*** Text shown ***

This study aims to draw on self-awareness theory to examine whether and how service agent type (AI robot vs human) influences consumers’ sustainable food consumption via public self-awareness, and whether this effect is contingent on the agent’s interaction style (proactive vs reactive).
Across three experiments, the study tested the impact of service agent type on consumers’ sustainable food consumption, the mediating role of public self-awareness and the moderating role of interaction style. Two supplementary studies further examined the robustness of the findings by manipulating robots’ levels of intelligence. Data were collected from 1,019 participants from the USA and the UK and analyzed using analysis of variance and mediation–moderation analyses.
Results indicate that AI-robot services reduce consumers’ public self-awareness, which subsequently diminishes their sustainable food consumption. Importantly, a proactive interaction style attenuates this negative effect. Furthermore, the robot’s intelligence level does not significantly alter the observed relationships.
The study advances self-awareness theory by clarifying how public self-awareness functions as a normative mechanism in AI-mediated service encounters. For practitioners, the findings emphasize the strategic importance of designing robot interactions that preserve consumers’ social observability to integrate technological efficiency with social mechanisms reinforcing sustainability norms.
This research enriches self-awareness theory and provides actionable guidance for hospitality managers seeking to balance service automation with sustainability goals.

*** End of Text shown ***
*** Dataset ***

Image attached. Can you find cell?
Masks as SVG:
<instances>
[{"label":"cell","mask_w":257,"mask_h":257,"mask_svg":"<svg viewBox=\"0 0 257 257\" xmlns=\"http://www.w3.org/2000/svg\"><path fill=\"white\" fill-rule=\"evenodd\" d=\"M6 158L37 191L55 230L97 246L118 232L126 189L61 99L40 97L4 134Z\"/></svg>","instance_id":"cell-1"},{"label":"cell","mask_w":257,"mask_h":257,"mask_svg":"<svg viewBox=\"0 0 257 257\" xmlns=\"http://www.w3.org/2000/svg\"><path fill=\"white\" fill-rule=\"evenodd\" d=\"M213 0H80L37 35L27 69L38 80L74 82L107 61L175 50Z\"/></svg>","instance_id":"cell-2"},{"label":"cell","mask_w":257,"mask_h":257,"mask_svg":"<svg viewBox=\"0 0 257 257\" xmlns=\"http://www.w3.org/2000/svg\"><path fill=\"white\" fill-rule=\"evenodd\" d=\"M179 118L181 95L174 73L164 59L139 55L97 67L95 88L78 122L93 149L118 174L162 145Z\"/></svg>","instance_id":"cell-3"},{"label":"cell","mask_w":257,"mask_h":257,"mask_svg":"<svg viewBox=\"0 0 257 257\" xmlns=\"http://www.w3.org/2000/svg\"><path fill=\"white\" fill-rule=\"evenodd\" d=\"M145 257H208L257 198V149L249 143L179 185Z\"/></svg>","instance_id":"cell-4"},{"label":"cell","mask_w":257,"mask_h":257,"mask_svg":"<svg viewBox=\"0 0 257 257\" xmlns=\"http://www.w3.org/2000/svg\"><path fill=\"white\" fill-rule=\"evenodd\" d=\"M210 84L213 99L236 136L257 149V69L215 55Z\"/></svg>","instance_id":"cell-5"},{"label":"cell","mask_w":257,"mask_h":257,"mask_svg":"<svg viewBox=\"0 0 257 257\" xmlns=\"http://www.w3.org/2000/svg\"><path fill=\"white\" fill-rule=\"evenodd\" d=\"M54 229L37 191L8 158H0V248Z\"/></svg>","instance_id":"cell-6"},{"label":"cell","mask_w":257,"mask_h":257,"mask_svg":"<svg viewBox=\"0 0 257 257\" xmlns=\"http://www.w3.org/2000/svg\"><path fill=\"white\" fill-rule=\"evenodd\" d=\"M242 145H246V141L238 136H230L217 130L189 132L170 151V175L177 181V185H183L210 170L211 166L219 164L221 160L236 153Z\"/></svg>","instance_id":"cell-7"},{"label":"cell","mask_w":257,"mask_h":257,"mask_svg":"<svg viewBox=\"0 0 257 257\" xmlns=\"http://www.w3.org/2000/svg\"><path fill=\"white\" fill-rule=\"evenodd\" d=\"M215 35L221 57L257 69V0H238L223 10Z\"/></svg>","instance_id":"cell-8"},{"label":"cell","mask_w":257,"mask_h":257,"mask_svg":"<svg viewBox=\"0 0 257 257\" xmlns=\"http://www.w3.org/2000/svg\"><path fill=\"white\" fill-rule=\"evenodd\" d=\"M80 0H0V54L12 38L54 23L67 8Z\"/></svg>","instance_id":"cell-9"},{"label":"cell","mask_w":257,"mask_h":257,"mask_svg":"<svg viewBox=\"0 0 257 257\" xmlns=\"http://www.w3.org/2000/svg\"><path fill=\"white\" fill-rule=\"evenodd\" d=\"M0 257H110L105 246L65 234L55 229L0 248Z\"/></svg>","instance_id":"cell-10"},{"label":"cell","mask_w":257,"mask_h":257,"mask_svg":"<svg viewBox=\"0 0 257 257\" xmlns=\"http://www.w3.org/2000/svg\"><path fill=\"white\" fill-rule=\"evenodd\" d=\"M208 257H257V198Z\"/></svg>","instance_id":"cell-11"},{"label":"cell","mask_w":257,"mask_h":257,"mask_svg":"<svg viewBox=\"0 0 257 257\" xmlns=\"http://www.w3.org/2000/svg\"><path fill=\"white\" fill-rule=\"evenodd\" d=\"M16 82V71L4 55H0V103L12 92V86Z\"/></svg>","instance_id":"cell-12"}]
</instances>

*** End of Dataset ***

Tasks to complete:
1. Answer these questions using the abstract above.
(a) How many participants provided data, and from which countries?
(b) Which two interaction styles are compared?
(c) Did the robot's intelligence level significantly alter the observed relationships?
2. Duplicate the stretch of the abstract from "Results indicate that" through "with sustainability goals.", keeping every word and mark unchanged.

Answers by item:
1.
(a) 1,019 participants from the USA and the UK.
(b) Proactive and reactive.
(c) No, it did not significantly alter them.

2.
Results indicate that AI-robot services reduce consumers’ public self-awareness, which subsequently diminishes their sustainable food consumption. Importantly, a proactive interaction style attenuates this negative effect. Furthermore, the robot’s intelligence level does not significantly alter the observed relationships.
The study advances self-awareness theory by clarifying how public self-awareness functions as a normative mechanism in AI-mediated service encounters. For practitioners, the findings emphasize the strategic importance of designing robot interactions that preserve consumers’ social observability to integrate technological efficiency with social mechanisms reinforcing sustainability norms.
This research enriches self-awareness theory and provides actionable guidance for hospitality managers seeking to balance service automation with sustainability goals.